Other important design choices are made for pre-crash period such that before shifted crash time, there are 6 PTS characterizing the traffic evolution before the crash. There are data unused which are data within pre-crash buffer period and post-crash period. The exclusion of these periods should not influence the overall performance of developed models.
Finally, the working data set of the current research with the selected study includes 1’160’831 NTS and 720 PTS (for 120 crashes). The imbalance ratio of the classes is IMRO=1’612.27.
6-74
Chapter 6 Data Sampling & Traffic Regimes
This chapter presents design choices with regard to data sampling process and provides in depth analysis of the traffic conditions obtained from clustering process called traffic regimes. Traffic situations are transformed before being sampled. After the data sampling process, traffic situations under original form are used in subsequent chapters.
It is worth noting that the terminology “traffic regime” might be used elsewhere to indicate totally different meanings. Traffic Regimes in the current research should not be linked to any other study.
6.1. Introduction
According to preliminary crash analyses presented in section 4.5.4, most of the crashes occurring at the selected study site are rear-end and sideswipe crashes (120 out of totally 170 crashes). Figure 4-15 in particular show that these crashes happen mostly under high flow or congested conditions. This means that there must be certain dominating traffic conditions for the considered collisions to appear and there is low chance for these types of crashes under other traffic conditions.

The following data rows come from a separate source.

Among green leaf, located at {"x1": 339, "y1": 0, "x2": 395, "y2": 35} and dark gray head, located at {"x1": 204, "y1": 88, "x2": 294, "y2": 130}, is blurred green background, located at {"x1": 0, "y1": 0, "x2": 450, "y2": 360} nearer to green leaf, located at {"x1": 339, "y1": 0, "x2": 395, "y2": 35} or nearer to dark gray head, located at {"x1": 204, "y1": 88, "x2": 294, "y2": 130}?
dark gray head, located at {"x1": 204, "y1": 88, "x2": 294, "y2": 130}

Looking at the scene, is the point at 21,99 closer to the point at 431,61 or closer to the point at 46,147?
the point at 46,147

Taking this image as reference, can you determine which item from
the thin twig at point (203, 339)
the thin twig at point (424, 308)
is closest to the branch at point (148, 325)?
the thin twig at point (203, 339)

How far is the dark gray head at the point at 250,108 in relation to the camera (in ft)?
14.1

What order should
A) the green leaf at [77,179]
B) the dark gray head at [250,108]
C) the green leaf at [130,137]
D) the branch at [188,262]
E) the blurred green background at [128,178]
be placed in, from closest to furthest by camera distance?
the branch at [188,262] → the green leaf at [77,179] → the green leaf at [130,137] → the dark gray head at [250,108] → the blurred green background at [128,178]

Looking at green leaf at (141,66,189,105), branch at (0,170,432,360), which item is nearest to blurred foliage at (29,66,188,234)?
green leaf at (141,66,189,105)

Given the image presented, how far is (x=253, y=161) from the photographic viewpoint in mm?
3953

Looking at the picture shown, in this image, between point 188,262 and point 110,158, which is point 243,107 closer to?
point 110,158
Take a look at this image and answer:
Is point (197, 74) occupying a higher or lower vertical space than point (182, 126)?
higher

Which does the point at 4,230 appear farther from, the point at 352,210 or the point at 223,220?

Section 3.3.1 presents an example of model development using all available pre-crash and non-crash data without sampling non-crash data with bad results obtained. It means that there is an imbalance between pre-crash and non-crash data that lower the performance of machine learning methods.
Previous studies in the literature also mention partly to the need of sampling non-crash data as summarized in section 2.4.4. However, the data sampling approaches are rather arbitrary and there is non- crash data unused in the sampling process.
Here, the data sampling methodology proposed in section 3.3 is applied to NTS and PTS data sets introduced in Chapter 5. Section 6.2 will discuss about the design choices of non-crash data sampling methodology. Section 6.3 will provide analysis on results of data sampling process which are called
traffic regimes. Section 6.4 discusses the link between NTS and PTS with traffic regimes.